Copy the records from the line with "From the visual" up to and including the line with "which item would", changing "green leaf" to "green fern" and leaving everything else as it is. Omit the picture from your copy.

## start

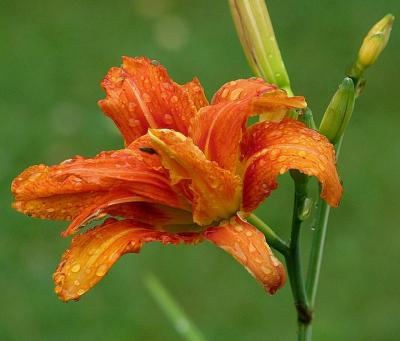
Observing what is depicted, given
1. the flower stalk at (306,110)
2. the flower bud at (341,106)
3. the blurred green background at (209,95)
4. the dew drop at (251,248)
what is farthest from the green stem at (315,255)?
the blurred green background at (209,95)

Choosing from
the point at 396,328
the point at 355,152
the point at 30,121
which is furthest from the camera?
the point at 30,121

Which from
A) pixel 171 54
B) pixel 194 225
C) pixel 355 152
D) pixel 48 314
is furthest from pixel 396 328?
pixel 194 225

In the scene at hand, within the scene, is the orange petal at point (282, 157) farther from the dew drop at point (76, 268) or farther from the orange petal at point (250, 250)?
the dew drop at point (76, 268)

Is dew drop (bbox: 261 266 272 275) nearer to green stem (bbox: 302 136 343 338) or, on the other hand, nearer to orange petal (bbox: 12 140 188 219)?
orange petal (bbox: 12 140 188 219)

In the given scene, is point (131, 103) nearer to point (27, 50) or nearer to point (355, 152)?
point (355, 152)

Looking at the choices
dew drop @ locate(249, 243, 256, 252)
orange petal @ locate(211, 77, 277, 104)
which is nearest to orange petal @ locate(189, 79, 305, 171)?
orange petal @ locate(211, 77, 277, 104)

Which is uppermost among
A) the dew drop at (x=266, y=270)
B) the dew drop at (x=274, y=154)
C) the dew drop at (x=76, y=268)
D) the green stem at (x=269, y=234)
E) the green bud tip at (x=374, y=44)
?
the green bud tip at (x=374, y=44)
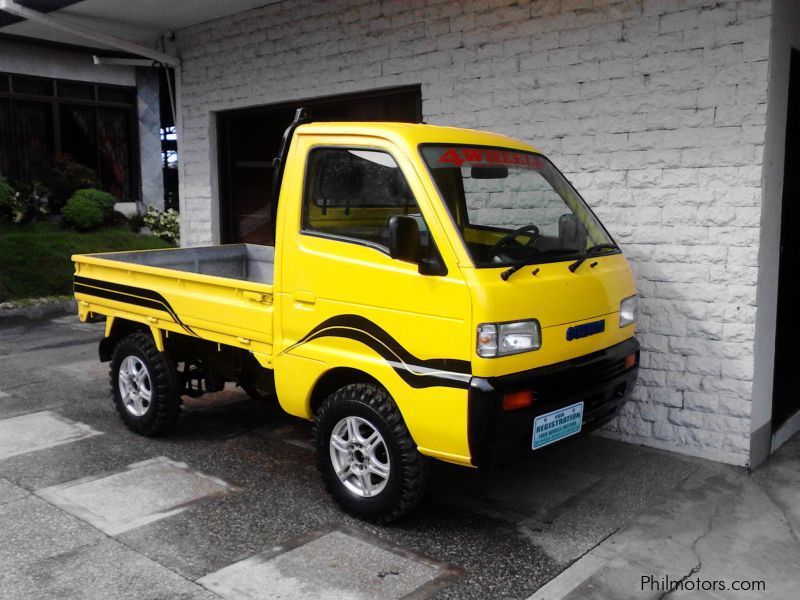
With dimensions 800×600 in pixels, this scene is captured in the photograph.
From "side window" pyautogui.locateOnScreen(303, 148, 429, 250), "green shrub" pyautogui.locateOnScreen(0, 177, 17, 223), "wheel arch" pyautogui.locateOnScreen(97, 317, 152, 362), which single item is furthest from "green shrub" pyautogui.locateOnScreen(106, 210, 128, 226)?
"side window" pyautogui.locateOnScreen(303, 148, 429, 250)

## end
## start

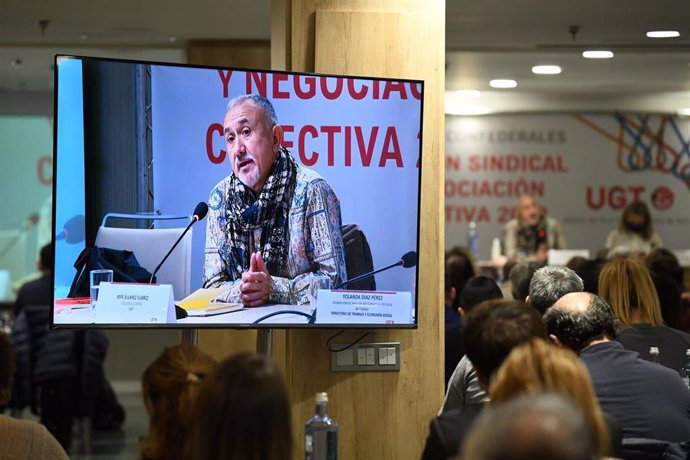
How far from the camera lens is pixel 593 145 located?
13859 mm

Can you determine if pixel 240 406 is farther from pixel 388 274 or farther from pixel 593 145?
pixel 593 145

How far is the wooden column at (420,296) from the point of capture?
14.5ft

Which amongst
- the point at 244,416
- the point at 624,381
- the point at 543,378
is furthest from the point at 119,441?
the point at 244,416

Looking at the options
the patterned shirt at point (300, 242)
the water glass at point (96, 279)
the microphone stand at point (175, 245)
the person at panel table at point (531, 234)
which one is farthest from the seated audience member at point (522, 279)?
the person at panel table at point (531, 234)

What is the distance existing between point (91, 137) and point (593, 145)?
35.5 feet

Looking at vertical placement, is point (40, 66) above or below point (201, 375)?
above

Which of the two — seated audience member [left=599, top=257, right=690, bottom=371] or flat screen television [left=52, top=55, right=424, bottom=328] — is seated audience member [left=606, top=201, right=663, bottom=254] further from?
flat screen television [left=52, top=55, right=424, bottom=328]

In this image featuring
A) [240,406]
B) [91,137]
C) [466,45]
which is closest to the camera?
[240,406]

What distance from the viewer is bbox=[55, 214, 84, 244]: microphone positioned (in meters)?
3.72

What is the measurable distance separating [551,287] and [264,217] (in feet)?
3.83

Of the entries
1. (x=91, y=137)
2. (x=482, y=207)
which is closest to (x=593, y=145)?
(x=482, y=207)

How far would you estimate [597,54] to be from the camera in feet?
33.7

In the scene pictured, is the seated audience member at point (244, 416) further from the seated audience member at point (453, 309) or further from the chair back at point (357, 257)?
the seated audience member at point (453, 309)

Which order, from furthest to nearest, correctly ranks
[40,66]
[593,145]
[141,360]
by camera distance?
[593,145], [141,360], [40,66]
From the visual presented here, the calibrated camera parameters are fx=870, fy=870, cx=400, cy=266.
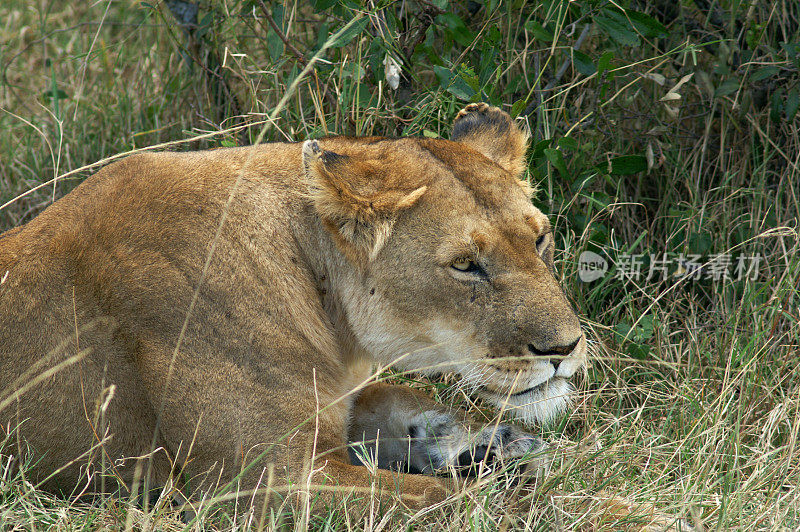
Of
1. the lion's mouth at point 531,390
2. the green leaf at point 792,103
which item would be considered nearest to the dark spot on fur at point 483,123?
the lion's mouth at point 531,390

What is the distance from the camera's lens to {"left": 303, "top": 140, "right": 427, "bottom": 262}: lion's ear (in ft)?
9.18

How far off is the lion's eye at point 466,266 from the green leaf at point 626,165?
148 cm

## end

### Output for this exercise:
From the visual presented here, the calibrated camera parameters are fx=870, fy=870, cx=400, cy=266.
Of
1. the lion's mouth at point 531,390
2. the green fern at point 792,103
which item would be considered nearest to the dark spot on fur at point 483,123?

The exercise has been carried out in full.